**Aim of the task:**
The output should be every line below, retyped exactly, with no images.

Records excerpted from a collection
Segment Open

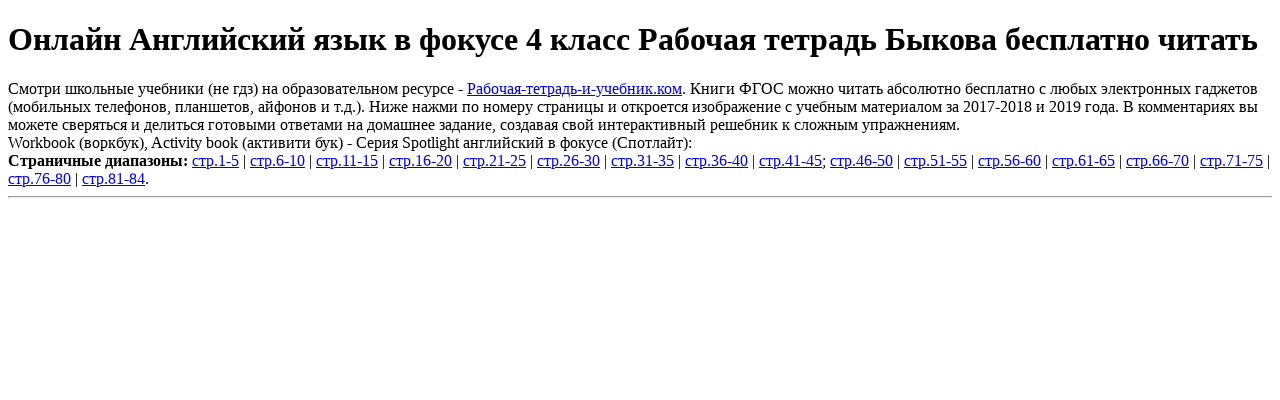

--- FILE ---
content_type: text/html
request_url: https://rabochaya-tetrad-i-uchebnik.com/j-0812x/tet0812.html
body_size: 1554
content:
<!DOCTYPE html>
<html>
<head>
<meta charset="UTF-8">
<title>Онлайн Английский язык в фокусе 4 класс Рабочая тетрадь Быкова бесплатно читать</title>
<meta name="description" content="Чтобы читать и смотреть Английский язык в фокусе 4 класс Рабочая тетрадь Быкова, нажмите на нужные страницы. Появятся изображения с бесплатными учебными материалами."/>
<meta name="keywords" content="онлайн Английский язык в фокусе 4 класс Рабочая тетрадь Быкова бесплатно читать"/>
<link rel="shortcut icon" href="https://rabochaya-tetrad-i-uchebnik.com/favicon.ico" type="image/x-icon">
<meta name='viewport' content='width=device-width,initial-scale=1'/>
<meta content='width' name='MobileOptimized'/>
<meta content='yes' name='apple-mobile-web-app-capable'/>
<meta content='true' name='HandheldFriendly'/>
<link rel='stylesheet' href='https://rabochaya-tetrad-i-uchebnik.com/proja/pretdizn.css'>
<script type="text/javascript" src="https://rabochaya-tetrad-i-uchebnik.com/proja/google1.js"></script>

</head>
<body>
<div class="lodra">
<script src="https://rabochaya-tetrad-i-uchebnik.com/proja/ckanquir.js"></script>
<h1>Онлайн Английский язык в фокусе 4 класс Рабочая тетрадь Быкова бесплатно читать</h1>
<div class="onsvet">
Смотри школьные учебники (не гдз) на образовательном ресурсе - <a href="https://rabochaya-tetrad-i-uchebnik.com">Рабочая-тетрадь-и-учебник.ком</a>. Книги ФГОС можно читать абсолютно бесплатно с любых электронных гаджетов (мобильных телефонов, планшетов, айфонов и т.д.). Ниже нажми по номеру страницы и откроется изображение с учебным материалом за 2017-2018 и 2019 года. В комментариях вы можете сверяться и делиться готовыми ответами на домашнее задание, создавая свой интерактивный решебник к сложным упражнениям.
<script type="text/javascript" src="https://rabochaya-tetrad-i-uchebnik.com/proja/druzdel.js"></script>
</div> 
<noindex><script type="text/javascript" src="https://rabochaya-tetrad-i-uchebnik.com/proja/vidgog1.js"></script></noindex>
</div> 
<div class="zadnblo">
<script type="text/javascript" src="https://rabochaya-tetrad-i-uchebnik.com/proja/uppredm.js"></script>
</div>
<div class="vtorcot">
<script type="text/javascript" src="https://rabochaya-tetrad-i-uchebnik.com/proja/vidgog4.js"></script>
<div class="bazplos">
<script type="text/javascript" src="https://rabochaya-tetrad-i-uchebnik.com/proja/vidgog5.js"></script>
<script type="text/javascript" src="https://rabochaya-tetrad-i-uchebnik.com/proja/predctran.js"></script>Workbook (воркбук), Activity book (активити бук) - Серия Spotlight английский в фокусе (Спотлайт):<br> <b>Страничные диапазоны:</b> <a href="https://rabochaya-tetrad-i-uchebnik.com/j-0812x/d_0-p.jpg" rel="prettyPhoto">стр.1-5</a> | <a href="https://rabochaya-tetrad-i-uchebnik.com/j-0812x/d_1-p.jpg" rel="prettyPhoto">стр.6-10</a> | <a href="https://rabochaya-tetrad-i-uchebnik.com/j-0812x/d_2-p.jpg" rel="prettyPhoto">стр.11-15</a> | <a href="https://rabochaya-tetrad-i-uchebnik.com/j-0812x/d_3-p.jpg" rel="prettyPhoto">стр.16-20</a> | <a href="https://rabochaya-tetrad-i-uchebnik.com/j-0812x/d_4-p.jpg" rel="prettyPhoto">стр.21-25</a> | <a href="https://rabochaya-tetrad-i-uchebnik.com/j-0812x/d_5-p.jpg" rel="prettyPhoto">стр.26-30</a> | <a href="https://rabochaya-tetrad-i-uchebnik.com/j-0812x/d_6-p.jpg" rel="prettyPhoto">стр.31-35</a> | <a href="https://rabochaya-tetrad-i-uchebnik.com/j-0812x/d_7-p.jpg" rel="prettyPhoto">стр.36-40</a> | <a href="https://rabochaya-tetrad-i-uchebnik.com/j-0812x/d_8-p.jpg" rel="prettyPhoto">стр.41-45</a>; <script type="text/javascript" src="https://rabochaya-tetrad-i-uchebnik.com/proja/midpolov.js"></script><a href="https://rabochaya-tetrad-i-uchebnik.com/j-0812x/d_9-p.jpg" rel="prettyPhoto">стр.46-50</a> | <a href="https://rabochaya-tetrad-i-uchebnik.com/j-0812x/d_10-p.jpg" rel="prettyPhoto">стр.51-55</a> | <a href="https://rabochaya-tetrad-i-uchebnik.com/j-0812x/d_11-p.jpg" rel="prettyPhoto">стр.56-60</a> | <a href="https://rabochaya-tetrad-i-uchebnik.com/j-0812x/d_12-p.jpg" rel="prettyPhoto">стр.61-65</a> | <a href="https://rabochaya-tetrad-i-uchebnik.com/j-0812x/d_13-p.jpg" rel="prettyPhoto">стр.66-70</a> | <a href="https://rabochaya-tetrad-i-uchebnik.com/j-0812x/d_14-p.jpg" rel="prettyPhoto">стр.71-75</a> | <a href="https://rabochaya-tetrad-i-uchebnik.com/j-0812x/d_15-p.jpg" rel="prettyPhoto">стр.76-80</a> | <a href="https://rabochaya-tetrad-i-uchebnik.com/j-0812x/d_16-p.jpg" rel="prettyPhoto">стр.81-84</a>.
<hr>
<noindex>
<script type="text/javascript" src="https://rabochaya-tetrad-i-uchebnik.com/proja/vidgog2.js"></script>
</noindex>
</div>
</div>
<noindex>
<script type="text/javascript" src="https://rabochaya-tetrad-i-uchebnik.com/proja/druzdel.js"></script>
<script type="text/javascript" src="https://rabochaya-tetrad-i-uchebnik.com/proja/votzcom.js"></script>
<script type="text/javascript" src="https://rabochaya-tetrad-i-uchebnik.com/proja/vidgog3.js"></script> 
</noindex>
</body>
<footer>
<noindex>
<div class="losaca">
<script type="text/javascript" src="https://rabochaya-tetrad-i-uchebnik.com/proja/gnezd.js"></script> 
<script type="text/javascript" src="https://rabochaya-tetrad-i-uchebnik.com/proja/yamka.js"></script> 
<script type="text/javascript" src="https://rabochaya-tetrad-i-uchebnik.com/proja/perehody.js"></script> 
</div>
</noindex>
</footer>
</html>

Segment Closed

**Task output:**
--- FILE ---
content_type: text/html
request_url: https://rabochaya-tetrad-i-uchebnik.com/j-0812x/tet0812.html
body_size: 1554
content:
<!DOCTYPE html>
<html>
<head>
<meta charset="UTF-8">
<title>Онлайн Английский язык в фокусе 4 класс Рабочая тетрадь Быкова бесплатно читать</title>
<meta name="description" content="Чтобы читать и смотреть Английский язык в фокусе 4 класс Рабочая тетрадь Быкова, нажмите на нужные страницы. Появятся изображения с бесплатными учебными материалами."/>
<meta name="keywords" content="онлайн Английский язык в фокусе 4 класс Рабочая тетрадь Быкова бесплатно читать"/>
<link rel="shortcut icon" href="https://rabochaya-tetrad-i-uchebnik.com/favicon.ico" type="image/x-icon">
<meta name='viewport' content='width=device-width,initial-scale=1'/>
<meta content='width' name='MobileOptimized'/>
<meta content='yes' name='apple-mobile-web-app-capable'/>
<meta content='true' name='HandheldFriendly'/>
<link rel='stylesheet' href='https://rabochaya-tetrad-i-uchebnik.com/proja/pretdizn.css'>
<script type="text/javascript" src="https://rabochaya-tetrad-i-uchebnik.com/proja/google1.js"></script>

</head>
<body>
<div class="lodra">
<script src="https://rabochaya-tetrad-i-uchebnik.com/proja/ckanquir.js"></script>
<h1>Онлайн Английский язык в фокусе 4 класс Рабочая тетрадь Быкова бесплатно читать</h1>
<div class="onsvet">
Смотри школьные учебники (не гдз) на образовательном ресурсе - <a href="https://rabochaya-tetrad-i-uchebnik.com">Рабочая-тетрадь-и-учебник.ком</a>. Книги ФГОС можно читать абсолютно бесплатно с любых электронных гаджетов (мобильных телефонов, планшетов, айфонов и т.д.). Ниже нажми по номеру страницы и откроется изображение с учебным материалом за 2017-2018 и 2019 года. В комментариях вы можете сверяться и делиться готовыми ответами на домашнее задание, создавая свой интерактивный решебник к сложным упражнениям.
<script type="text/javascript" src="https://rabochaya-tetrad-i-uchebnik.com/proja/druzdel.js"></script>
</div> 
<noindex><script type="text/javascript" src="https://rabochaya-tetrad-i-uchebnik.com/proja/vidgog1.js"></script></noindex>
</div> 
<div class="zadnblo">
<script type="text/javascript" src="https://rabochaya-tetrad-i-uchebnik.com/proja/uppredm.js"></script>
</div>
<div class="vtorcot">
<script type="text/javascript" src="https://rabochaya-tetrad-i-uchebnik.com/proja/vidgog4.js"></script>
<div class="bazplos">
<script type="text/javascript" src="https://rabochaya-tetrad-i-uchebnik.com/proja/vidgog5.js"></script>
<script type="text/javascript" src="https://rabochaya-tetrad-i-uchebnik.com/proja/predctran.js"></script>Workbook (воркбук), Activity book (активити бук) - Серия Spotlight английский в фокусе (Спотлайт):<br> <b>Страничные диапазоны:</b> <a href="https://rabochaya-tetrad-i-uchebnik.com/j-0812x/d_0-p.jpg" rel="prettyPhoto">стр.1-5</a> | <a href="https://rabochaya-tetrad-i-uchebnik.com/j-0812x/d_1-p.jpg" rel="prettyPhoto">стр.6-10</a> | <a href="https://rabochaya-tetrad-i-uchebnik.com/j-0812x/d_2-p.jpg" rel="prettyPhoto">стр.11-15</a> | <a href="https://rabochaya-tetrad-i-uchebnik.com/j-0812x/d_3-p.jpg" rel="prettyPhoto">стр.16-20</a> | <a href="https://rabochaya-tetrad-i-uchebnik.com/j-0812x/d_4-p.jpg" rel="prettyPhoto">стр.21-25</a> | <a href="https://rabochaya-tetrad-i-uchebnik.com/j-0812x/d_5-p.jpg" rel="prettyPhoto">стр.26-30</a> | <a href="https://rabochaya-tetrad-i-uchebnik.com/j-0812x/d_6-p.jpg" rel="prettyPhoto">стр.31-35</a> | <a href="https://rabochaya-tetrad-i-uchebnik.com/j-0812x/d_7-p.jpg" rel="prettyPhoto">стр.36-40</a> | <a href="https://rabochaya-tetrad-i-uchebnik.com/j-0812x/d_8-p.jpg" rel="prettyPhoto">стр.41-45</a>; <script type="text/javascript" src="https://rabochaya-tetrad-i-uchebnik.com/proja/midpolov.js"></script><a href="https://rabochaya-tetrad-i-uchebnik.com/j-0812x/d_9-p.jpg" rel="prettyPhoto">стр.46-50</a> | <a href="https://rabochaya-tetrad-i-uchebnik.com/j-0812x/d_10-p.jpg" rel="prettyPhoto">стр.51-55</a> | <a href="https://rabochaya-tetrad-i-uchebnik.com/j-0812x/d_11-p.jpg" rel="prettyPhoto">стр.56-60</a> | <a href="https://rabochaya-tetrad-i-uchebnik.com/j-0812x/d_12-p.jpg" rel="prettyPhoto">стр.61-65</a> | <a href="https://rabochaya-tetrad-i-uchebnik.com/j-0812x/d_13-p.jpg" rel="prettyPhoto">стр.66-70</a> | <a href="https://rabochaya-tetrad-i-uchebnik.com/j-0812x/d_14-p.jpg" rel="prettyPhoto">стр.71-75</a> | <a href="https://rabochaya-tetrad-i-uchebnik.com/j-0812x/d_15-p.jpg" rel="prettyPhoto">стр.76-80</a> | <a href="https://rabochaya-tetrad-i-uchebnik.com/j-0812x/d_16-p.jpg" rel="prettyPhoto">стр.81-84</a>.
<hr>
<noindex>
<script type="text/javascript" src="https://rabochaya-tetrad-i-uchebnik.com/proja/vidgog2.js"></script>
</noindex>
</div>
</div>
<noindex>
<script type="text/javascript" src="https://rabochaya-tetrad-i-uchebnik.com/proja/druzdel.js"></script>
<script type="text/javascript" src="https://rabochaya-tetrad-i-uchebnik.com/proja/votzcom.js"></script>
<script type="text/javascript" src="https://rabochaya-tetrad-i-uchebnik.com/proja/vidgog3.js"></script> 
</noindex>
</body>
<footer>
<noindex>
<div class="losaca">
<script type="text/javascript" src="https://rabochaya-tetrad-i-uchebnik.com/proja/gnezd.js"></script> 
<script type="text/javascript" src="https://rabochaya-tetrad-i-uchebnik.com/proja/yamka.js"></script> 
<script type="text/javascript" src="https://rabochaya-tetrad-i-uchebnik.com/proja/perehody.js"></script> 
</div>
</noindex>
</footer>
</html>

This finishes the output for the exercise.